PacificDogwod Wed 11-Nov-15 21:44:20

Tell him he is the love of you life.

Tell him you want to be with him forever.

Tell him you can only be with him if he leaves his wife.
And then stop seeing him until he does.

He won't.

Don't waste your life on a cheater.

Justmuddlingalong Wed 11-Nov-15 21:45:10

I've never found lying, deceiving, sneaky behaviour particularly attractive. Call me fussy...

Getit Wed 11-Nov-15 21:45:18

Well said!! pacific

PragmaticWench Wed 11-Nov-15 21:45:45

Just seen that you're having an affair. Seriously, just stop it, he has children.

fastdaytears Wed 11-Nov-15 21:46:39

Not going to have a go at you.

But this won't make you happy. The absolute, complete and utter opposite. Please, please run.

Someone will make you happy but it's not going to be this man. You will be ok when you can get some distance between you and him. wine

Ladywithababy1 Wed 11-Nov-15 21:47:19

Totally agree with Pacific - it sounds like he is saying what you want to hear in order for the affair to continue on his terms. Has he said he will leave his wife and kids (sad) for you?

Muckogy Wed 11-Nov-15 21:47:25

Oh dear. Prepare youself for deep and profound unhappiness if you proceed with this. I can imagine how you feel but you should walk away.

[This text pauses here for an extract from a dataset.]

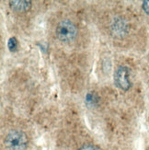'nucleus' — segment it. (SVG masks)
Segmentation results:
<instances>
[{"label":"nucleus","mask_w":149,"mask_h":150,"mask_svg":"<svg viewBox=\"0 0 149 150\" xmlns=\"http://www.w3.org/2000/svg\"><path fill=\"white\" fill-rule=\"evenodd\" d=\"M28 144L27 134L19 130H13L5 138V146L8 150H26Z\"/></svg>","instance_id":"f257e3e1"},{"label":"nucleus","mask_w":149,"mask_h":150,"mask_svg":"<svg viewBox=\"0 0 149 150\" xmlns=\"http://www.w3.org/2000/svg\"><path fill=\"white\" fill-rule=\"evenodd\" d=\"M56 37L63 42H70L77 35V29L76 25L69 21L64 19L57 24L55 29Z\"/></svg>","instance_id":"f03ea898"},{"label":"nucleus","mask_w":149,"mask_h":150,"mask_svg":"<svg viewBox=\"0 0 149 150\" xmlns=\"http://www.w3.org/2000/svg\"><path fill=\"white\" fill-rule=\"evenodd\" d=\"M114 82L120 89L127 91L132 87L130 68L124 66L119 67L114 73Z\"/></svg>","instance_id":"7ed1b4c3"},{"label":"nucleus","mask_w":149,"mask_h":150,"mask_svg":"<svg viewBox=\"0 0 149 150\" xmlns=\"http://www.w3.org/2000/svg\"><path fill=\"white\" fill-rule=\"evenodd\" d=\"M111 32L113 37L117 39L124 38L129 32V25L126 19L122 17L113 18L111 23Z\"/></svg>","instance_id":"20e7f679"},{"label":"nucleus","mask_w":149,"mask_h":150,"mask_svg":"<svg viewBox=\"0 0 149 150\" xmlns=\"http://www.w3.org/2000/svg\"><path fill=\"white\" fill-rule=\"evenodd\" d=\"M9 6L12 10L18 13L28 12L31 8V1L29 0H13L9 2Z\"/></svg>","instance_id":"39448f33"},{"label":"nucleus","mask_w":149,"mask_h":150,"mask_svg":"<svg viewBox=\"0 0 149 150\" xmlns=\"http://www.w3.org/2000/svg\"><path fill=\"white\" fill-rule=\"evenodd\" d=\"M18 40L15 37H11L8 40V47L10 52H16L18 49Z\"/></svg>","instance_id":"423d86ee"},{"label":"nucleus","mask_w":149,"mask_h":150,"mask_svg":"<svg viewBox=\"0 0 149 150\" xmlns=\"http://www.w3.org/2000/svg\"><path fill=\"white\" fill-rule=\"evenodd\" d=\"M78 150H102V149L94 145H86V146H83Z\"/></svg>","instance_id":"0eeeda50"},{"label":"nucleus","mask_w":149,"mask_h":150,"mask_svg":"<svg viewBox=\"0 0 149 150\" xmlns=\"http://www.w3.org/2000/svg\"><path fill=\"white\" fill-rule=\"evenodd\" d=\"M142 8H143L144 11L149 16V0H145V1L143 2V5H142Z\"/></svg>","instance_id":"6e6552de"}]
</instances>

You know you should.

Hellobearbear Wed 11-Nov-15 21:47:32

Thanks fastday.

It's so hard, love him so much.

ZenNudist Wed 11-Nov-15 21:48:18

You will get a lot of flak because if this is real you just don't know what you're getting into. Other posters with a lot more life experience than you will understand what is really happening and how it could easily fuck up the lives of everyone involved, especially yours.

Plus if he's still with his wife, presumably teenage kids you've got a long way to go before you get your 'happy ending'... Good luck with that.

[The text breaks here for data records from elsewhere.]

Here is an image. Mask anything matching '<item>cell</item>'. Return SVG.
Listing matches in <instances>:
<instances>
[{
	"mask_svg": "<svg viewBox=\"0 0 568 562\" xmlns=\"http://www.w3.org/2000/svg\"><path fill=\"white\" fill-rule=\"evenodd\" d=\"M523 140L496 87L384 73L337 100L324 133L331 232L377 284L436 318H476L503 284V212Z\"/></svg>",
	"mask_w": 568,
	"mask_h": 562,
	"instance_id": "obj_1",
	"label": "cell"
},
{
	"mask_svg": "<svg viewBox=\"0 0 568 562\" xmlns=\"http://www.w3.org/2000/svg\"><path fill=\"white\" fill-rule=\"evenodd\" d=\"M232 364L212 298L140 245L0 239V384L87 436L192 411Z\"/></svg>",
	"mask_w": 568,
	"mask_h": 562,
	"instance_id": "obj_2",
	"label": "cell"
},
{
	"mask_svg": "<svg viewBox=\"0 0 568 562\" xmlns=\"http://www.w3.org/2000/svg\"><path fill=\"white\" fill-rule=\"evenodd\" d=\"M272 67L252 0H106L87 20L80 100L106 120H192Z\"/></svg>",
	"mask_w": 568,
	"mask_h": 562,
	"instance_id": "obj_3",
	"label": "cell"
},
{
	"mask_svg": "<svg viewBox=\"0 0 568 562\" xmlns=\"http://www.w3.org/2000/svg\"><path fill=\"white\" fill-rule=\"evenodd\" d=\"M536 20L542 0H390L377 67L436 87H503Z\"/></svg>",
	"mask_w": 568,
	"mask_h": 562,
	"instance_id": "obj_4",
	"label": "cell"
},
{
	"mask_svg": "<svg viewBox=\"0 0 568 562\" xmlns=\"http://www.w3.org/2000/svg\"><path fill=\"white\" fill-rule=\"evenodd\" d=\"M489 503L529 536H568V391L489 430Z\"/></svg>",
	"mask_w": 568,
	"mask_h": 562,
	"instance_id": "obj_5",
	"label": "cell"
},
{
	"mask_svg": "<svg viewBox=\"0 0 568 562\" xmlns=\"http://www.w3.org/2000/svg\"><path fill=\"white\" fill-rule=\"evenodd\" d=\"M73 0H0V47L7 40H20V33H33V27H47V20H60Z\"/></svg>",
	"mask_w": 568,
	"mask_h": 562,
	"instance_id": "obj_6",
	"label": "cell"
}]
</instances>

Waltermittythesequel Wed 11-Nov-15 21:48:26

Did you deliberately start it as a different type of thread so you wouldn't get shit for it?

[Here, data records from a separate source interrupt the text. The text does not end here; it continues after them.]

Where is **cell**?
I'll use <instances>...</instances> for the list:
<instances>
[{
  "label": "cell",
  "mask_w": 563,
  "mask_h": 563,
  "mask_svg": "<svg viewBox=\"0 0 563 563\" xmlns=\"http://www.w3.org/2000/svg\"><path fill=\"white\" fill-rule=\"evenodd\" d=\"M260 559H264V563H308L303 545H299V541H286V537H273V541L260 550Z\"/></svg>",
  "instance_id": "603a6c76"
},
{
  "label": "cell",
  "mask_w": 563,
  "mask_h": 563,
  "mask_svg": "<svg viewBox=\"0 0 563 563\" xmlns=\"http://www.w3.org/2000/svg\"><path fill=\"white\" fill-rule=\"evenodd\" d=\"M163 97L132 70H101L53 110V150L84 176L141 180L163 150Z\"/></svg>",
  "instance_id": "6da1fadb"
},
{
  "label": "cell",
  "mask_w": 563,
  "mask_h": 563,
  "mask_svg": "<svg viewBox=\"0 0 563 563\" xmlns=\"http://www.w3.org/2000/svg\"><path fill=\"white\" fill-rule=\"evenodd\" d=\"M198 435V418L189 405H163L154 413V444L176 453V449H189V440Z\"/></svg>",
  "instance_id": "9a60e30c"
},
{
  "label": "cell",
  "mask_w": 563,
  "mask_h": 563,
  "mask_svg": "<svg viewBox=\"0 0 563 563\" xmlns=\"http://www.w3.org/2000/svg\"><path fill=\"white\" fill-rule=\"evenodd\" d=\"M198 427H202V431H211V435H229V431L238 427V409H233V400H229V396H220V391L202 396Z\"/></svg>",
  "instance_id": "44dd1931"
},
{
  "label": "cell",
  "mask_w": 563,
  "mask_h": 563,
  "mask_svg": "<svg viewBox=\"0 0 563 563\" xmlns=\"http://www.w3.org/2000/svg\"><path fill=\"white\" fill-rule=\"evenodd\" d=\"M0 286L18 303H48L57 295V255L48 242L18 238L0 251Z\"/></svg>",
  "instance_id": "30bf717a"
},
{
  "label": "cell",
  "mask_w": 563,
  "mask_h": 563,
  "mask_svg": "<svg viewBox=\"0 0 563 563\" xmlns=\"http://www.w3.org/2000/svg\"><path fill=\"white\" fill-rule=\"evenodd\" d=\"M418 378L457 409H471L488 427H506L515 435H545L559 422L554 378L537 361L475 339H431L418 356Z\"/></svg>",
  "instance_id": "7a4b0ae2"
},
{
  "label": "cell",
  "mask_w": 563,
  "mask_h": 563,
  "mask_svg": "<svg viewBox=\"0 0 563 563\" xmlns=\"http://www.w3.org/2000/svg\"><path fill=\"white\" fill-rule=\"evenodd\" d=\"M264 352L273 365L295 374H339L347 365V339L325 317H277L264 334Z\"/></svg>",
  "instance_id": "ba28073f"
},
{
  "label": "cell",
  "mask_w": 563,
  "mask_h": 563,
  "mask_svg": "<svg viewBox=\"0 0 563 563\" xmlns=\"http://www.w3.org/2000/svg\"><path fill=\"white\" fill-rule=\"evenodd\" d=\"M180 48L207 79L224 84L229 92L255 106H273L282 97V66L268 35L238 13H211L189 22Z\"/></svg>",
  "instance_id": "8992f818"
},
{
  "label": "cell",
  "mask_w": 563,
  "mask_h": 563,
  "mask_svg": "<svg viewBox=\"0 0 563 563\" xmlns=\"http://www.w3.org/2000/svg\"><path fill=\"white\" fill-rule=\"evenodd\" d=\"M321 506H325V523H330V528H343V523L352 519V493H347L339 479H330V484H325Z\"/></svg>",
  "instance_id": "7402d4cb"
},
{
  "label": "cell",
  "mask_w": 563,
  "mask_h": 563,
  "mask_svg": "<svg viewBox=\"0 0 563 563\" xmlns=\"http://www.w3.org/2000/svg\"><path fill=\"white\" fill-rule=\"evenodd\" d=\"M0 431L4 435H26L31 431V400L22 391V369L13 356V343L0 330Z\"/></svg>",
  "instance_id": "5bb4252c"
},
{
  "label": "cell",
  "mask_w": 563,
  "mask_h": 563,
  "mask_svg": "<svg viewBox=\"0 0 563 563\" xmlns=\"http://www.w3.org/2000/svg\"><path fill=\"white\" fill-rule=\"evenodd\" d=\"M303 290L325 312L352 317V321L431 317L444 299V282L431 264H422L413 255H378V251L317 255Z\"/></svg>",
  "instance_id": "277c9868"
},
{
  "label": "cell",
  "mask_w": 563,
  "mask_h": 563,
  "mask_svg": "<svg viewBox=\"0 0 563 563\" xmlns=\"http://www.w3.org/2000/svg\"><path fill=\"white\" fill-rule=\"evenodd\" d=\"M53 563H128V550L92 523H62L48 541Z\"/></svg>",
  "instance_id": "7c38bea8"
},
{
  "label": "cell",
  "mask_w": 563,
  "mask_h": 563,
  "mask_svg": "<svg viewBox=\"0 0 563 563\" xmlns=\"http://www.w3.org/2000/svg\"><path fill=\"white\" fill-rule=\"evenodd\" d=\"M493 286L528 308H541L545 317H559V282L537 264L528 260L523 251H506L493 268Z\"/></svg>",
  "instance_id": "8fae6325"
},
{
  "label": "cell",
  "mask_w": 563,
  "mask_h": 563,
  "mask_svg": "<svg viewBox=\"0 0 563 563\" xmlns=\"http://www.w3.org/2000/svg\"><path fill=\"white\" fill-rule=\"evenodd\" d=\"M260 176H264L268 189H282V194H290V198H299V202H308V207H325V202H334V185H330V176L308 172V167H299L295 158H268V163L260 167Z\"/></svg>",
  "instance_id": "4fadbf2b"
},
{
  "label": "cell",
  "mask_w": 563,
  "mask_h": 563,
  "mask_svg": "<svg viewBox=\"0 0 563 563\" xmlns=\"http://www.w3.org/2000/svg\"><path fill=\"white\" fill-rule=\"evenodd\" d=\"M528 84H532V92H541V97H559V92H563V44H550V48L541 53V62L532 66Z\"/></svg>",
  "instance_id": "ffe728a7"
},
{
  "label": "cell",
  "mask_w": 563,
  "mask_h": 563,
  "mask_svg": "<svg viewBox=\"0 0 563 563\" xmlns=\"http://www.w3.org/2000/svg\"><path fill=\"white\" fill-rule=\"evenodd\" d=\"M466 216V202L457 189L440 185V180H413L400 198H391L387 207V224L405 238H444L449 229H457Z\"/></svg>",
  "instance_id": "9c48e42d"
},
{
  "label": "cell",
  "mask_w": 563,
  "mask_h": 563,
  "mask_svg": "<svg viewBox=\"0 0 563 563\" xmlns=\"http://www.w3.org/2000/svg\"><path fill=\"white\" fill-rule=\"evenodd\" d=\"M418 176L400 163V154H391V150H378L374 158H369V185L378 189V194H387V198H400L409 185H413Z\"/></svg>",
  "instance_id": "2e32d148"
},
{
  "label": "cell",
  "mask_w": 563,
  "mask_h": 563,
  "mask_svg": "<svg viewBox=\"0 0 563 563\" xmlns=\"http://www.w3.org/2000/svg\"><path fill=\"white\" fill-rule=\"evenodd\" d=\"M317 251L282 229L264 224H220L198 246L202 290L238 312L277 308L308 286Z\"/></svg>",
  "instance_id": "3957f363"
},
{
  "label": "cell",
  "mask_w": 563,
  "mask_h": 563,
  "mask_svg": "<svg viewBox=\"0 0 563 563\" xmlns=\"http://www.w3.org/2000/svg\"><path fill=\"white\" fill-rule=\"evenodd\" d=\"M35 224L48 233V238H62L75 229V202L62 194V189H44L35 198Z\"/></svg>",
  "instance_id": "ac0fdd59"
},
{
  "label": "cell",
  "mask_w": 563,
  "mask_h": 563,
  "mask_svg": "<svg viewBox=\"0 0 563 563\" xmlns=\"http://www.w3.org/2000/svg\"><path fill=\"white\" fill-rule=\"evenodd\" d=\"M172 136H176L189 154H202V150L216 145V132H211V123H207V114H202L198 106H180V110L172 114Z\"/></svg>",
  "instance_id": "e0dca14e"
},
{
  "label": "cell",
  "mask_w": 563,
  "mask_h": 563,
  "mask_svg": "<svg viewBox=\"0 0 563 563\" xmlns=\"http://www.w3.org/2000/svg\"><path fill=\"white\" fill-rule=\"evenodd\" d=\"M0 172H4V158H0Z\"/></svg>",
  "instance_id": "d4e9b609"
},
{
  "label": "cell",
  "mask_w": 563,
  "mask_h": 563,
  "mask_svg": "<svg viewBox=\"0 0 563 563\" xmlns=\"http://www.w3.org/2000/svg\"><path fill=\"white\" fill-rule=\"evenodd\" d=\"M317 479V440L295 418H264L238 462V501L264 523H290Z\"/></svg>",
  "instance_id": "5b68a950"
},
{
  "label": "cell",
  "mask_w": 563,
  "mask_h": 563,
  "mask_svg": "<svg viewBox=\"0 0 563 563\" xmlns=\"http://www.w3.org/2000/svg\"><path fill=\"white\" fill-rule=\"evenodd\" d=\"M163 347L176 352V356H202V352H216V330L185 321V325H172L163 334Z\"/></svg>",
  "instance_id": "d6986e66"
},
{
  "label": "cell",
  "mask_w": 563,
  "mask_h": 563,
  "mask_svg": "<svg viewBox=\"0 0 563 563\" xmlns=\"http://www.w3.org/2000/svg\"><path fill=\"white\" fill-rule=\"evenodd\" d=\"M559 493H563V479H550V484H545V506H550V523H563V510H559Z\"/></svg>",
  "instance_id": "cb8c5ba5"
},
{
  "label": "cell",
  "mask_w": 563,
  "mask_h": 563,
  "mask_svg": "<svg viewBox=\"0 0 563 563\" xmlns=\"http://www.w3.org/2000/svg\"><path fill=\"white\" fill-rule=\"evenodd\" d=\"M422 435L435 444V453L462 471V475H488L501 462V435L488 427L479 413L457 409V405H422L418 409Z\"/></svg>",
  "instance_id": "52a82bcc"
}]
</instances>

PacificDogwod Wed 11-Nov-15 21:48:57

Helio, I would love to be wrong, but seriously, stop seeing him until he leaves his wife.
If he does, good luck to you.

It is not fair or right, but as he is not able to do the right thing here, you have to to protect yourself thanks

janethegirl2 Wed 11-Nov-15 21:49:01

A 24 year age gap is a bit too much.

If you have children they could be in their teens when he is in his 70s.

He could be your dad.

However as a short term relationship I don't think there's an issue but long term I think you could have many problems.

I have a dd in her mid 20s and I'd give her the same advice.